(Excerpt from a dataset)
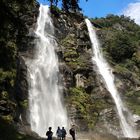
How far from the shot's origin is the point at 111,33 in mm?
72688

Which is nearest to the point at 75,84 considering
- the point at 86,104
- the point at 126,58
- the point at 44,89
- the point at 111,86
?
the point at 86,104

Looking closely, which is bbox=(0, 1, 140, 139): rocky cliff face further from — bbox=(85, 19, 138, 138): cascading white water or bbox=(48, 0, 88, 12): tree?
bbox=(48, 0, 88, 12): tree

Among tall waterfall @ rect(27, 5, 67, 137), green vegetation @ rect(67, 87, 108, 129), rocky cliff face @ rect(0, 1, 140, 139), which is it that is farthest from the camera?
green vegetation @ rect(67, 87, 108, 129)

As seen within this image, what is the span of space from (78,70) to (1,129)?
26316 millimetres

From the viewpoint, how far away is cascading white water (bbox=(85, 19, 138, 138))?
41.7m

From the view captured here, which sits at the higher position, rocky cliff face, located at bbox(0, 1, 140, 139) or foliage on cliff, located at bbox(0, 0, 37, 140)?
rocky cliff face, located at bbox(0, 1, 140, 139)

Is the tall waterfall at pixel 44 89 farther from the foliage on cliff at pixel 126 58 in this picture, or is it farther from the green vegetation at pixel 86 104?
the foliage on cliff at pixel 126 58

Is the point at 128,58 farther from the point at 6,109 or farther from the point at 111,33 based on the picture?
the point at 6,109

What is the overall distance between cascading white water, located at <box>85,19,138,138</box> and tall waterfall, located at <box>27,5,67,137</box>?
25.9 feet

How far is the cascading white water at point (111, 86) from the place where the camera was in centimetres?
4172

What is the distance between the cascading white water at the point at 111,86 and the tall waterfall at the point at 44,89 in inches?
311

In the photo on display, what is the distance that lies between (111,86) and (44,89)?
40.7 ft

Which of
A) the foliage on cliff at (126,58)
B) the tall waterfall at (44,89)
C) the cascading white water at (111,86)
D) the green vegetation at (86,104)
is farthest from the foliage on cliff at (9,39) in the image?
the foliage on cliff at (126,58)

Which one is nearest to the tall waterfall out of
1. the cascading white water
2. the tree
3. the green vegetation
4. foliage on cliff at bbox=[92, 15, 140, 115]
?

* CHALLENGE
Rewrite all of the items above as a JSON list of strings, one string per line, with blank lines dropped and the pictures left out.

* CORRECT ANSWER
[
  "How far from the shot's origin is the point at 111,33 in mm?",
  "72688",
  "Which is nearest to the point at 75,84 considering",
  "- the point at 86,104",
  "- the point at 126,58",
  "- the point at 44,89",
  "- the point at 111,86",
  "?",
  "the point at 86,104",
  "Looking closely, which is bbox=(0, 1, 140, 139): rocky cliff face further from — bbox=(85, 19, 138, 138): cascading white water or bbox=(48, 0, 88, 12): tree?",
  "bbox=(48, 0, 88, 12): tree",
  "Among tall waterfall @ rect(27, 5, 67, 137), green vegetation @ rect(67, 87, 108, 129), rocky cliff face @ rect(0, 1, 140, 139), which is it that is farthest from the camera?",
  "green vegetation @ rect(67, 87, 108, 129)",
  "As seen within this image, what is the span of space from (78,70) to (1,129)?",
  "26316 millimetres",
  "From the viewpoint, how far away is cascading white water (bbox=(85, 19, 138, 138))?",
  "41.7m",
  "From the view captured here, which sits at the higher position, rocky cliff face, located at bbox(0, 1, 140, 139) or foliage on cliff, located at bbox(0, 0, 37, 140)?",
  "rocky cliff face, located at bbox(0, 1, 140, 139)",
  "Is the tall waterfall at pixel 44 89 farther from the foliage on cliff at pixel 126 58 in this picture, or is it farther from the green vegetation at pixel 86 104?",
  "the foliage on cliff at pixel 126 58",
  "Is the point at 128,58 farther from the point at 6,109 or farther from the point at 111,33 based on the picture?",
  "the point at 6,109",
  "What is the overall distance between cascading white water, located at <box>85,19,138,138</box> and tall waterfall, located at <box>27,5,67,137</box>?",
  "25.9 feet",
  "How far is the cascading white water at point (111, 86) from the place where the camera was in centimetres?",
  "4172",
  "What is the distance between the cascading white water at the point at 111,86 and the tall waterfall at the point at 44,89 in inches?",
  "311",
  "In the photo on display, what is the distance that lies between (111,86) and (44,89)?",
  "40.7 ft",
  "Which of",
  "A) the foliage on cliff at (126,58)",
  "B) the tall waterfall at (44,89)",
  "C) the cascading white water at (111,86)",
  "D) the green vegetation at (86,104)",
  "is farthest from the foliage on cliff at (9,39) in the image?",
  "the foliage on cliff at (126,58)",
  "Which one is nearest to the tall waterfall out of",
  "1. the cascading white water",
  "2. the tree",
  "3. the green vegetation",
  "4. foliage on cliff at bbox=[92, 15, 140, 115]",
  "?"
]